In 1976, the Cosmetic, Toiletry, and Fragrance Association (CTFA) developed specifications for “cosmetic talc” purity, including non-detection of asbestos, to differentiate from industrial uses. However, experts say that talc mined for both cosmetic use or industrial use comes from the same sources and carries the same risk of potential contamination. They argue that the FDA does not require mandatory testing of talc supplies, and the voluntary testing method developed by industry is not sensitive enough to screen for asbestos when compared to electron microscopy.

The report also highlights that in an FDA investigation in 2019, nine talc-containing products, out of 52 tested, were found to be contaminated with asbestos. While the FDA issued three warnings in 2019 to consumers regarding the positive products, it says that the agency does not have the authority to issue mandatory product recalls and instead worked with the companies to voluntarily remove products from the market. This does little to address the numerous other products that continue to pose a significant risk, warns the team.

“Our results highlight that the lack of adequate screening of talc poses a significant risk of exposure to a carcinogen and further demonstrate that cosmetics reform is urgently needed. There is currently no regulation requiring the screening of talc for asbestos; the testing that is conducted is voluntary. Further, the FDA does not have the authority to issue mandatory recalls when products are found to be contaminated,” says Dr Stoiber. She adds, “The standard method used by the industry to screen for asbestos contamination — if they choose to do so — does not have the sensitivity to reliably detect the contamination. Given the carcinogenic potential of this mineral, a more sensitive and reliable method needs to be adopted as the standard.”

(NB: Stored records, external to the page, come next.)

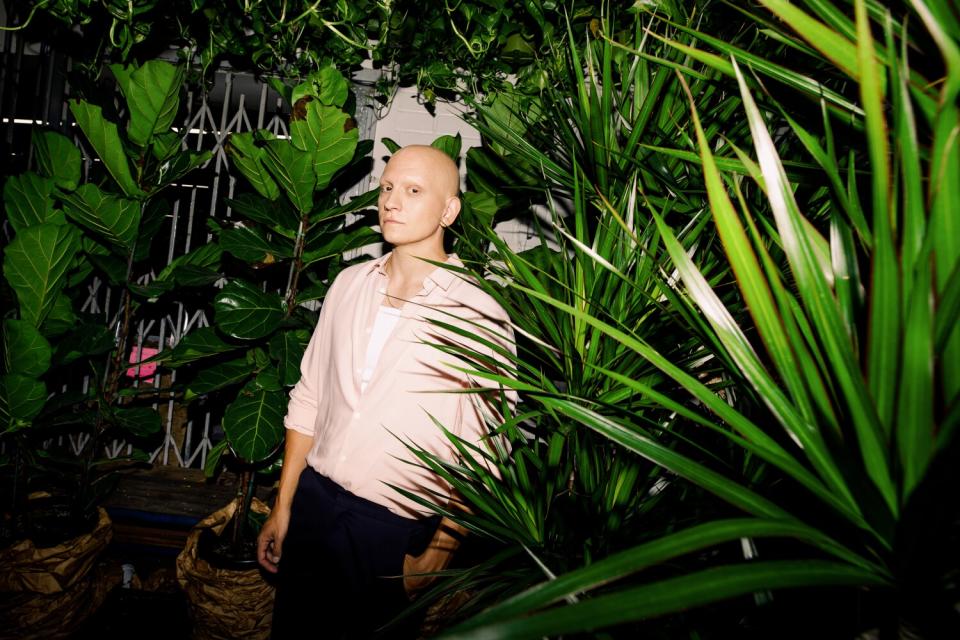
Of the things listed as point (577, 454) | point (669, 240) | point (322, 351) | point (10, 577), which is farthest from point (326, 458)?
point (10, 577)

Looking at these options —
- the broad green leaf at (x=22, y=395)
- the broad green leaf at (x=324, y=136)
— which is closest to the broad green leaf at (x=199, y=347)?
the broad green leaf at (x=22, y=395)

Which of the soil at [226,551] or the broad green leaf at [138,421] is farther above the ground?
the broad green leaf at [138,421]

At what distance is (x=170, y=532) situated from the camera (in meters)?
2.31

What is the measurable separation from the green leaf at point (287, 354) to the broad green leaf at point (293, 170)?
19.2 inches

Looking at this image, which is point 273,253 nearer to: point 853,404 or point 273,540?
point 273,540

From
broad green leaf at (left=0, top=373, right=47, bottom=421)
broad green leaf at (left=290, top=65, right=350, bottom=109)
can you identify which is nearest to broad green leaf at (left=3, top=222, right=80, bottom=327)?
broad green leaf at (left=0, top=373, right=47, bottom=421)

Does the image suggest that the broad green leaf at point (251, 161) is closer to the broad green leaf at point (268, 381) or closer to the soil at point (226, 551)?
the broad green leaf at point (268, 381)

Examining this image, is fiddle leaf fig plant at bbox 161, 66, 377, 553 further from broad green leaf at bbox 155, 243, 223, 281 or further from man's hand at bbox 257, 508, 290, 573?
man's hand at bbox 257, 508, 290, 573

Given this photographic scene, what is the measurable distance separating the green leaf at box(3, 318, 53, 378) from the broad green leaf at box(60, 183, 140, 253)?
41 cm

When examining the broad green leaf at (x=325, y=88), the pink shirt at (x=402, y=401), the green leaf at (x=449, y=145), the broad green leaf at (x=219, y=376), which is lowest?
the broad green leaf at (x=219, y=376)

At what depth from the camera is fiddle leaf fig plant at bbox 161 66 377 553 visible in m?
1.71

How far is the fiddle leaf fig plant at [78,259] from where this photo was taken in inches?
69.4

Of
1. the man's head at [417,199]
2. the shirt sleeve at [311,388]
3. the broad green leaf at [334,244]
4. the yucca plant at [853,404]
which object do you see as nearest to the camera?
the yucca plant at [853,404]

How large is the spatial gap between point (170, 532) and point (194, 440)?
0.71m
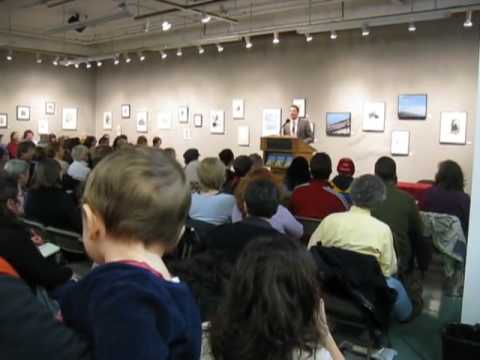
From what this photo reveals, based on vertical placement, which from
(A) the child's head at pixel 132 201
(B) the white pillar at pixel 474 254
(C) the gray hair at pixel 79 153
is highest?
(A) the child's head at pixel 132 201

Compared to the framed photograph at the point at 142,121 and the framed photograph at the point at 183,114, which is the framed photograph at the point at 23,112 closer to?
the framed photograph at the point at 142,121

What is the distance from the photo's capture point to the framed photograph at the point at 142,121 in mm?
15043

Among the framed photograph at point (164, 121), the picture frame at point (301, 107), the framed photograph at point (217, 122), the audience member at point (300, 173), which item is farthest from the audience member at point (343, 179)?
the framed photograph at point (164, 121)

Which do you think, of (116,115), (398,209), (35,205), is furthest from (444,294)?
(116,115)

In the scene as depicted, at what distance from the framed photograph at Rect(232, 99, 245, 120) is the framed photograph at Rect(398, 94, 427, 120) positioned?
13.2ft

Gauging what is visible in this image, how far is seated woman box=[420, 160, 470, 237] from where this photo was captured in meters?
5.36

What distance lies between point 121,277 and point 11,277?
19cm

According to Scott Faber, EWG’s senior vice president for government affairs, while consumers should be alarmed and outraged, it is “hardly a surprise, considering the federal law regulating the cosmetics industry has not been updated since 1938.” “It’s long past time for Congress to pass legislation mandating that all talc-based personal care products be rigorously tested and the cosmetics industry be required to put the public’s safety first. The current system, which has allowed the cosmetics industry to operate beyond the reach of FDA’s authority, must end,” emphasizes Faber.